The company has a complete five pillar revenue system. The first two encompass the direct subscribers and the customers that gain access to CuriosityStream as part of a bundle. This is a big part of the business and only going to continue to expand. There is a potential market of 3.3 billion global viewers here alone.
CuriosityStream also has multi-year contracts with universities and other institutions to build co-branded streaming libraries. Universities are obvious partners for factual content and the president of Georgetown University is on CuriosityStream’s advisory board. There’s also the potential to partner with over 62,000 trade and professional organizations for bulk subscriptions, sponsorship, and content creation.
US brands are set to spend over $35 billion in digital video ads, so why not make factual and educational content about a product or a topic instead. Which is another great sponsorship opportunity for Curiosity Stream.

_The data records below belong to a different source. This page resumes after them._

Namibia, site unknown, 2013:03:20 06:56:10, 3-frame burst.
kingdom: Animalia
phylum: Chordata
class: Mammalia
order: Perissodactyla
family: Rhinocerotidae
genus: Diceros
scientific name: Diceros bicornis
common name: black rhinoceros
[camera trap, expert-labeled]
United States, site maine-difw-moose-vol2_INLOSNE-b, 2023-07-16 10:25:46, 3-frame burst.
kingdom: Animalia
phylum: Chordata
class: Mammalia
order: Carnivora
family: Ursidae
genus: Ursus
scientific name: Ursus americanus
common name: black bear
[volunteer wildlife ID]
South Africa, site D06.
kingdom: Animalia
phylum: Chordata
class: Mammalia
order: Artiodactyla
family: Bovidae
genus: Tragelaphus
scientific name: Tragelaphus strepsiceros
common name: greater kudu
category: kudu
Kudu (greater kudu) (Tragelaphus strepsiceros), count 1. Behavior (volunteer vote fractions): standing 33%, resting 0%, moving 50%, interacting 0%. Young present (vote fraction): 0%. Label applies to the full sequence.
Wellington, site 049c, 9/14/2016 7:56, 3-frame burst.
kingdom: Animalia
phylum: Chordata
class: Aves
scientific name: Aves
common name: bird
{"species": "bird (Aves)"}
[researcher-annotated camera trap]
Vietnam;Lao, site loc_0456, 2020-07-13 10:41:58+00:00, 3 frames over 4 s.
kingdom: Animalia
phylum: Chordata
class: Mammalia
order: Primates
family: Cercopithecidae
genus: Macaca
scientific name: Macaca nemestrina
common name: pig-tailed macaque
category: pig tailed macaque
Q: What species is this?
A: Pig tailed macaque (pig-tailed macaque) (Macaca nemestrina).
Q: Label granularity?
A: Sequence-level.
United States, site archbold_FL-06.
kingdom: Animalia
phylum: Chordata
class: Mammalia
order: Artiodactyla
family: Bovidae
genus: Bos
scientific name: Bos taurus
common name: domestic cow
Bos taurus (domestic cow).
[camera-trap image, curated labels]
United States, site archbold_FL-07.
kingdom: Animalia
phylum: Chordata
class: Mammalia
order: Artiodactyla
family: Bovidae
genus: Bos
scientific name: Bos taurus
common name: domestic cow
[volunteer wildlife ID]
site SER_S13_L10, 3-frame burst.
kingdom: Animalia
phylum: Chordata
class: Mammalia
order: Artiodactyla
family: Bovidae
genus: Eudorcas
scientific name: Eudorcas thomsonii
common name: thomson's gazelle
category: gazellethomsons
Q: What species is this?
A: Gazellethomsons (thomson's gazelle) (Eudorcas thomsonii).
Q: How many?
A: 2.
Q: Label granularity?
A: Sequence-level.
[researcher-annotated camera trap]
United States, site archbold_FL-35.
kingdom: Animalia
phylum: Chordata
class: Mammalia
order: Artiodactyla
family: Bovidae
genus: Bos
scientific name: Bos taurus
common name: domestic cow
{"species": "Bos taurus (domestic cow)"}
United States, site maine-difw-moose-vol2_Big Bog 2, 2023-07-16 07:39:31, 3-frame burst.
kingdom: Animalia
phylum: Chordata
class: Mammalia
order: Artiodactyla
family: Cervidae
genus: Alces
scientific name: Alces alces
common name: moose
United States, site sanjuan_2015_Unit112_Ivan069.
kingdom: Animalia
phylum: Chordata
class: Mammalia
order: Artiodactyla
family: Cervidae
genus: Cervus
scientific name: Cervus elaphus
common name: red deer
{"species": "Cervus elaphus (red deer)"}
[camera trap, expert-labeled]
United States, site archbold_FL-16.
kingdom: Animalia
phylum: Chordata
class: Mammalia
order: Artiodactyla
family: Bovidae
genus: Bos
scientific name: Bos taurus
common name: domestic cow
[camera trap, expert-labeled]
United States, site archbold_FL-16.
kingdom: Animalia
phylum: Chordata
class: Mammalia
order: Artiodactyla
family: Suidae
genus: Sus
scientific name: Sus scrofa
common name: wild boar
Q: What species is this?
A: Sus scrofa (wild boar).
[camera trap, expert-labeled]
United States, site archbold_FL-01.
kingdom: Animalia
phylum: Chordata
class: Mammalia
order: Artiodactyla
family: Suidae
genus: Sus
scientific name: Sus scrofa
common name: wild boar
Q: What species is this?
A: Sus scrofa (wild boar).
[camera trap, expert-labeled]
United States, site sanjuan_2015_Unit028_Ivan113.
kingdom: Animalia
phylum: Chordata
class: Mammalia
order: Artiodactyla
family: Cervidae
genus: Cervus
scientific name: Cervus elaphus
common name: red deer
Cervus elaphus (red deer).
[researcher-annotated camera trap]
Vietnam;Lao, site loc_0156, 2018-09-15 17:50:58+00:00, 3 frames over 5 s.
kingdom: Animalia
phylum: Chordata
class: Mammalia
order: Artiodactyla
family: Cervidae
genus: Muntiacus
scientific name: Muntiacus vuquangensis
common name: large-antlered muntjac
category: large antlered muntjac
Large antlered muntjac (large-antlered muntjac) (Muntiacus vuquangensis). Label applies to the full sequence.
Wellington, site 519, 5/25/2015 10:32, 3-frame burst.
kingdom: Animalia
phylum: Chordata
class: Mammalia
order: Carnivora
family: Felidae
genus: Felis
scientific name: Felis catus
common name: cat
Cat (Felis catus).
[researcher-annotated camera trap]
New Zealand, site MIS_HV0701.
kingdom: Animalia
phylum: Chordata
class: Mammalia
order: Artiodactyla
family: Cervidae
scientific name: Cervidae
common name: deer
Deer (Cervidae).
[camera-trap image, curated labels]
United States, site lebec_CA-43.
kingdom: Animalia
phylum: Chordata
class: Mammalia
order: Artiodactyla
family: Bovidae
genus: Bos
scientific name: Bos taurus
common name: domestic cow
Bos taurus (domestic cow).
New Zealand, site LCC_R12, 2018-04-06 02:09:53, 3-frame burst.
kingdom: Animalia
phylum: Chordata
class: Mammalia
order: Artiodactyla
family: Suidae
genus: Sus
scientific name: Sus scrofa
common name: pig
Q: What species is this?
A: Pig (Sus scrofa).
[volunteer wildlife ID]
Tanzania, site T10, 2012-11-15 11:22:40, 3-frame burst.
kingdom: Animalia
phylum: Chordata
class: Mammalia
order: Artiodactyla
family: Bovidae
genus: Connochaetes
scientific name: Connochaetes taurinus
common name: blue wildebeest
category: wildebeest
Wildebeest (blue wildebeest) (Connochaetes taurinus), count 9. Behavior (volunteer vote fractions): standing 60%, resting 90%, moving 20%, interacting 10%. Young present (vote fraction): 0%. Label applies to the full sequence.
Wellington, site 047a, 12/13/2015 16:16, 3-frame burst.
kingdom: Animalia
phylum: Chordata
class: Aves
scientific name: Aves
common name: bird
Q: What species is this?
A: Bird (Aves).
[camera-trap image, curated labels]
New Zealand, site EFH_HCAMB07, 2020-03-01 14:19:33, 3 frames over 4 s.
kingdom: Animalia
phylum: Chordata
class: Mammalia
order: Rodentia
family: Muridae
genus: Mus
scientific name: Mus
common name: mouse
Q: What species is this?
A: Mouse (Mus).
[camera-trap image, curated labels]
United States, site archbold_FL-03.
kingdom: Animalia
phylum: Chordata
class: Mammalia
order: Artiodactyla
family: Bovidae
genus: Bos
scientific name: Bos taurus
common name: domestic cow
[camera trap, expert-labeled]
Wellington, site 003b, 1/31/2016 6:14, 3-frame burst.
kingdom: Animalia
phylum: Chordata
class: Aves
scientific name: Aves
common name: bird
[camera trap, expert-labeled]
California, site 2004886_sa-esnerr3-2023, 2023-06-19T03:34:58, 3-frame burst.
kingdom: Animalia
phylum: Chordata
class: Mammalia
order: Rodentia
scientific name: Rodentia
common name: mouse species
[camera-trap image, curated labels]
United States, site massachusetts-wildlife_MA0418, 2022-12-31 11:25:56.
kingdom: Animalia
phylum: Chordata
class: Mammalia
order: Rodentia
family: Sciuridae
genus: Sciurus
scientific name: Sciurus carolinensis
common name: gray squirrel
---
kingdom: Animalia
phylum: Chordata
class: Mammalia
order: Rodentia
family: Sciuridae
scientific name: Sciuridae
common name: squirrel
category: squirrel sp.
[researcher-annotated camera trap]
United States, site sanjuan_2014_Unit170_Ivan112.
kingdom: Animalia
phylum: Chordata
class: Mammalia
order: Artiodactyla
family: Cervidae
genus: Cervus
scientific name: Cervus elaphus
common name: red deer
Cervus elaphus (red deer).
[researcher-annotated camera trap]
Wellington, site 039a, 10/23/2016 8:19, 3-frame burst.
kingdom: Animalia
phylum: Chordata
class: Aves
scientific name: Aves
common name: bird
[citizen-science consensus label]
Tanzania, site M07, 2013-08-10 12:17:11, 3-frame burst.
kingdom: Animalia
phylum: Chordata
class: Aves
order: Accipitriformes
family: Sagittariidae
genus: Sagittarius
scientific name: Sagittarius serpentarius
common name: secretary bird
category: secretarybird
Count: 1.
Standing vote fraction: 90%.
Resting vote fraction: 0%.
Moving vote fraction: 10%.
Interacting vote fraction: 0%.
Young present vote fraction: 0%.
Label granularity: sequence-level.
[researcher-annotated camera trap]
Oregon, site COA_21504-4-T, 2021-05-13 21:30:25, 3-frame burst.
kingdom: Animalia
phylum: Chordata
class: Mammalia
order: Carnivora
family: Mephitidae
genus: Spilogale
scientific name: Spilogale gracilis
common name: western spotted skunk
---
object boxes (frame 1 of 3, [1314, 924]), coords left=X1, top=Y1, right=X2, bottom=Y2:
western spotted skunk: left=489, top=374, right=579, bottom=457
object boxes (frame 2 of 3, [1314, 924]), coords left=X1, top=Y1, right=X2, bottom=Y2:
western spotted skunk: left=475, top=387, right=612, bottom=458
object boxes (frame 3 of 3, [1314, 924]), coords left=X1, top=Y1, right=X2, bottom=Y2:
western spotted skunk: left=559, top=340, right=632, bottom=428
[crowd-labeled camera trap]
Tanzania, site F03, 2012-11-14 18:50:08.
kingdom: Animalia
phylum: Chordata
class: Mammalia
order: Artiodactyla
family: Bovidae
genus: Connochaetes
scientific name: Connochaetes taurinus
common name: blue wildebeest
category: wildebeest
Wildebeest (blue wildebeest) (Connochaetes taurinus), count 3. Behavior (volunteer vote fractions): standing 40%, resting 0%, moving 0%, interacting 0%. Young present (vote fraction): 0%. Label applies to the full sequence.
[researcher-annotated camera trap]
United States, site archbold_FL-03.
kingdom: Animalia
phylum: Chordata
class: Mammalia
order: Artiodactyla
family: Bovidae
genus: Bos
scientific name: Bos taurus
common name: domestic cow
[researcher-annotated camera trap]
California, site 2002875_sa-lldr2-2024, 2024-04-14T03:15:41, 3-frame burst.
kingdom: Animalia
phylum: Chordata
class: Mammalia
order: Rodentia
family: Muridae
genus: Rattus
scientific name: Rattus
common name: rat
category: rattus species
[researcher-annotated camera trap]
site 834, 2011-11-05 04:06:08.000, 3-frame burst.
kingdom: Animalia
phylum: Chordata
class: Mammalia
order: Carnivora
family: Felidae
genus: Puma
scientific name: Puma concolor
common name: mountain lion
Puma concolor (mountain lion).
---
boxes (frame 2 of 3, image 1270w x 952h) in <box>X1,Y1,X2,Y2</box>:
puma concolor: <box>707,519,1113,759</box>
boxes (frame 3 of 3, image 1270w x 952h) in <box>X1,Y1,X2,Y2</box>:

Last, but not least, Curiosity Stream is not opposed to just selling content. Media houses spent over $121 billion every year on original content.
In the end, although CuriosityStream is a streaming app, it will take anyone’s money that wants to see its original content or sponsor original content, as long as it’s factual. And it seems like it’s working out pretty well so far.
That all being said, the company has only been around since 2015, and it’s only been publicly trade for a few months. This means that major fluctuations in share prices is not only possible, but extremely likely. I can’t imagine that shares will stay under $16 for long, and I think if revenues and subscribers keep their upwards momentum, shares will take off as well.
Action to take: Buying shares of CuriosityStream (NASDAQ: CURI) for our model portfolio.